Review: Raptor Products can help you build your dream gun room

Raptor Review Featured Image
March 11, 2017

I have a dream of one day having an entire room in my home filled with firearms. In this dream, the handguns are elegantly stacked on shelves and in big, beautiful safes; the crew-served weapons, like belt-fed machine guns and artillery pieces, are neatly arranged in their own safe spaces along the perimeter of the room; and the rifles and shotguns are all displayed proudly on the walls.

To get an idea of what I’m aiming for, Heckler and Koch’s Gray Room is a good starting point. Not an endpoint, of course, it’s much too modest for that, but a good starting point.
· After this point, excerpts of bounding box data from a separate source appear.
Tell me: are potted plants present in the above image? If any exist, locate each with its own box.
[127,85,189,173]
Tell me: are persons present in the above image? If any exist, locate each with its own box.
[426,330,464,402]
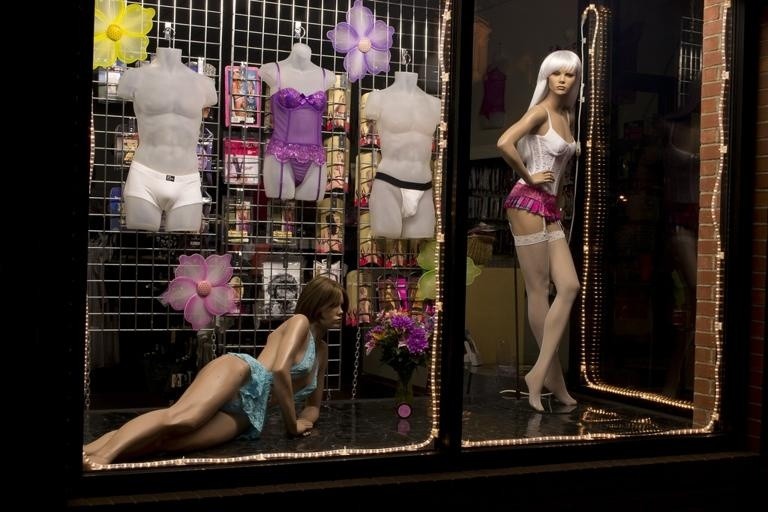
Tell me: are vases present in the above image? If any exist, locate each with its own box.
[390,367,417,418]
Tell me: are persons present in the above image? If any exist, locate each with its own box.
[83,276,349,465]
[366,72,441,238]
[259,43,338,204]
[496,50,582,413]
[117,47,217,232]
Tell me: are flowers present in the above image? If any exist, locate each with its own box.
[360,303,436,388]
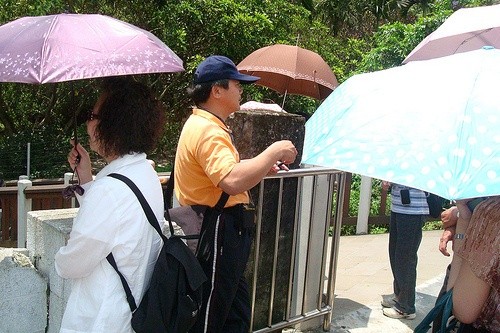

Sadly, I don’t have the means to accomplish my dream as of yet. Luckily, Raptor Products has a solution that can grow with my collection and is limited only by my own ambitions. So, even though I only have a single AR-15 to hang at the moment, the Raptor rail system can accommodate me. And, whenever my arsenal matches my aspirations, the Raptor rail system will be able to accommodate me then too.

That’s because the Raptor rail system is modular. I can configure it to match my needs. I can build a mounting system that holds my AR by its flash hider and buffer tube, or by its picatinny rail, or by its magazine well. The rail can be three or 18 or 32 inches.

The rails are made from anodized high-strength, lightweight Aluminum. The mounting pieces are made from a heavy duty polymer. They both feel sturdy.

The mounting process is simple. Find a stud, screw the rail to it, slide your preferred mounting pieces onto the rail, snap your AR into place. Simple.

The result is clean and professional but also utilitarian. Not only can you show off your AR in a unique and eye catching way, you can also get that same AR off the wall and in the fight in a matter of seconds. It works better than I’d imagined it would.

That’s thanks to Raptor’s innovative locking system. Line the gun up properly, give it a snug push, and it snaps into place. Once it’s on in the mount you just give it another snug push and it pops right back out. Simple.

You can even get mounts with a lock and key. That way only the person with the key can get the gun off the wall without ripping the entire system out of the studs it’s screwed into. It’s an elegant solution that allows the gun to be on display, readily accessible to the owner, and still secured from everyone else.

Raptor’s system is downright perfect for mounting and displaying ARs and similar rifles. It’s pretty affordable too, with the cheapest kit starting at $150. The only real downside is that they don’t have even more mounts for even more firearms. I’d like to hang my Remington 870 on the wall too, you know.

I’m glad that I’m on my way to realizing my dream, though. It’s a small first step but I’ll never reach that room-full-of-guns paradise if I don’t start somewhere!